We were only months into our relationship and I was still expecting things to settle down, even hopefully to improve at some point; but now, on some level, I understood that this wasn't going to happen. She had already told me to rearrange all of the furniture in my flat according to the principles of feng shui, and even though I knew feng shui to be the sort of mumbo jumbo to which only a serious simpleton could possibly subscribe, I did it because she had to get her way; and when she didn't get her way she would start on the tears and the blackmail about how she felt undervalued, as though her opinion didn't count for anything. There was no point in arguing, but sometimes it was nice to know that I still could.

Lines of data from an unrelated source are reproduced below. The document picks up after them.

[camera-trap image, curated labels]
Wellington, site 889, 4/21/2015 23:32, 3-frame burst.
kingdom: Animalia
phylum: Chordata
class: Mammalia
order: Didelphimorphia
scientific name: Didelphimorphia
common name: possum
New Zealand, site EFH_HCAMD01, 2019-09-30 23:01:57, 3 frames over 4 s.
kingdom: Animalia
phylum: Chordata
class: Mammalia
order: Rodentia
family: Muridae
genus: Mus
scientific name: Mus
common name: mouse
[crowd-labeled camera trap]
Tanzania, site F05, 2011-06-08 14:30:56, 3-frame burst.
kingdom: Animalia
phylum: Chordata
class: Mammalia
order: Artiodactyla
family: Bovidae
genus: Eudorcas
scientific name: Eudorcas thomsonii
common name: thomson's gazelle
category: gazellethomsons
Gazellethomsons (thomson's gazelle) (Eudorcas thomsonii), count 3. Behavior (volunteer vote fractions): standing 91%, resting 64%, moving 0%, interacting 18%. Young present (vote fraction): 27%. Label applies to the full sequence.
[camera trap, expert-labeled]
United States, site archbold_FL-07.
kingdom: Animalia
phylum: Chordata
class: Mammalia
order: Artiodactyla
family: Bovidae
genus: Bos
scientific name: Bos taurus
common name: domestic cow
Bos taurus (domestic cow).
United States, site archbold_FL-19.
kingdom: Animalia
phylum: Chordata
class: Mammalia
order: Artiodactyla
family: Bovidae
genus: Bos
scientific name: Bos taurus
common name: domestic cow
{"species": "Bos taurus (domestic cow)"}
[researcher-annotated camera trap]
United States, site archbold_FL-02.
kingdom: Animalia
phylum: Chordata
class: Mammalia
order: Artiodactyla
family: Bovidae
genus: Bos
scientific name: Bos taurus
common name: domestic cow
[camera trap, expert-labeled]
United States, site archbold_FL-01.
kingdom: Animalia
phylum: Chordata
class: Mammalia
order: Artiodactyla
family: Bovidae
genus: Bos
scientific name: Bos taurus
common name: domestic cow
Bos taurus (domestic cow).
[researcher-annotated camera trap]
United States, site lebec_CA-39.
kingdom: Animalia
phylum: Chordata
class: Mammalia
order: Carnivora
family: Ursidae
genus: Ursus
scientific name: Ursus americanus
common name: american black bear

The next morning I got out of bed and did my push-ups as I was then in the habit of doing on a daily basis. Marian, recognising an act of self-improvement, became excited as she sat up in bed and began babbling away like a small, hyperactive bird. The distraction was too much and my arm twisted behind my back in a moment of wrenching pain so profound that I screamed. It was agony, and months passed before I was once again able to do such exercises.
The rest of the day was spent in Oxford, visiting botanic gardens within the city, the Ashmolean Museum and Blackwell's bookshop on Broad Street, Marian as usual browsing for further self-help books. She had two shelves sagging with the things at home in London, but always seemed to need more, perhaps realising she was not yet perfect. I once saw her spend twenty-five pounds on a hardback entitled How to Spend Money More Sensibly or similar, naturally oblivious to the irony. The matter of visiting my grandparents did not come up again, and I said nothing because I'd realised I didn't want to subject them to Marian. She would only have made things complicated and unpleasant as she always did.
Later, once we were back in London she said, 'I feel like I'm partially responsible for the fact that we didn't get to see your grandad.'
I said nothing, and as it happens I never saw him again. He passed on about two years later.
There never was a happy ending to this one.